膵臓がん、中でも膵臓がんの大部分を占め、最も治療が難しいとされる膵管腺がん (PDAC) の新しい診断法や治療法の確立が急務となっています。CA 19-9やMUC5ACなどのバイオマーカーは予後予測の指標として研究されており、これらは組み合わせることでバイオマーカーとして用いることができるかも知れません3。

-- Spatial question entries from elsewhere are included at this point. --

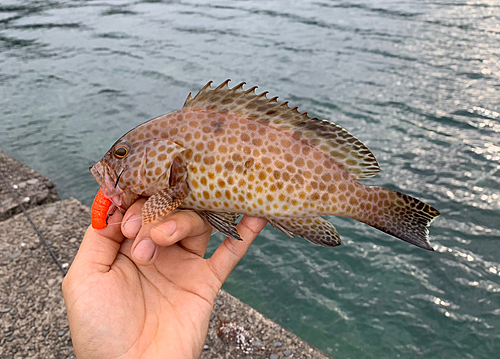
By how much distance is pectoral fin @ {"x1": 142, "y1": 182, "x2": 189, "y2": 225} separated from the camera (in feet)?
8.67

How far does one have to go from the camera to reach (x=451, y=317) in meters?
5.99

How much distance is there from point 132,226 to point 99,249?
45 cm

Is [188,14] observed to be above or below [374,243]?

パラフィン包埋正常ヒト膵臓組織をCA 19-9 (C241:5:1:4) Mouse mAb #68030を用いて、Leica Biosystems社のBOND RXで免疫組織化学染色して解析しました
PDACでは、がんの進行度に合わせ、高頻度で線維増生や結合組織の形成が見られます。そのため、線維化マーカーであるα-smooth muscle actinやCOL1A1、Fibronectin/FN1なども、治療効果を追跡する研究に利用できる可能性があります。また、PDACでは、がん抑制因子であるp16 INK4Aやp53、SMAD4の機能喪失型変異と、K-Rasの機能獲得型変異が頻繁に見られます。
これらの変異を研究することで、がんの進行を促進する分子メカニズムに関するさらなる知見を得たり、新たな治療標的や治療法を見出すことができるかもしれません。
PDACの際立った特徴として、細胞外マトリクス (ECM) が豊富なことが挙げられ、これが腫瘍体積の90%に及ぶこともあります。ECM分子はがん微小環境 (TME) の重要な構成成分であり、腫瘍の形成に大きく影響する可能性があります。したがって、膵臓がんの新たな治療法として、代謝基質やECM高分子、免疫系成分などのTMEの構成要素を標的としたTMEを操作する方法の確立が期待されています。例えば、マクロファージや顆粒球を標的としてCSF-1RやCXCR2阻害剤を用いると、PDACの免疫チェックポイント阻害剤に対する感度が向上することが分かっています4 。
TMEを操作する方法の1つに、TMEの線維化に深く関与するがん関連線維芽細胞 (CAF) の機能と挙動を標的とする方法が挙げられます。CAFは不均一な細胞集団であり、腫瘍の形成を促進する亜集団と、腫瘍の形成を抑制する亜集団が存在します。腫瘍の形成を抑制する筋線維芽細胞性CAF (myCAF) は収縮性があり、α-smooth muscle actinを発現しています。腫瘍の形成を促進する炎症性CAF (iCAF) は、IL-6やLIFなどのサイトカインを分泌し、がん細胞の生存や運動、細胞遊走を促進することで腫瘍転移に寄与すると考えられています。腫瘍の近傍に存在するCAFのTGFβシグナル伝達はmyCAFの機能を促進し、腫瘍からの Jak/Stat 経路を介したIL1aの分泌はiCAFの機能を促進します。OSM (Oncostatin M) シグナル伝達がOSMR (Oncostatin M受容体) を介してCAFを腫瘍形成促進性へとリプログラミングするという研究成果も報告されています。さらに、OSM欠損マウスに移植された腫瘍は成長が遅く、転移もしないため、病気の進行が遅くなります。最後に、CAFを標的としてビタミンD受容体アゴニストやLIFブロッキング抗体、CXCR4阻害剤を用いると、化学療法や免疫療法をはじめとした複数の治療法への反応が改善することが示されています。これらをまとめると、PDACの線維化という性質を用いたTMEを標的とする治療法は、膵臓がん患者の予後を改善できる新たな治療アプローチであると考えられます。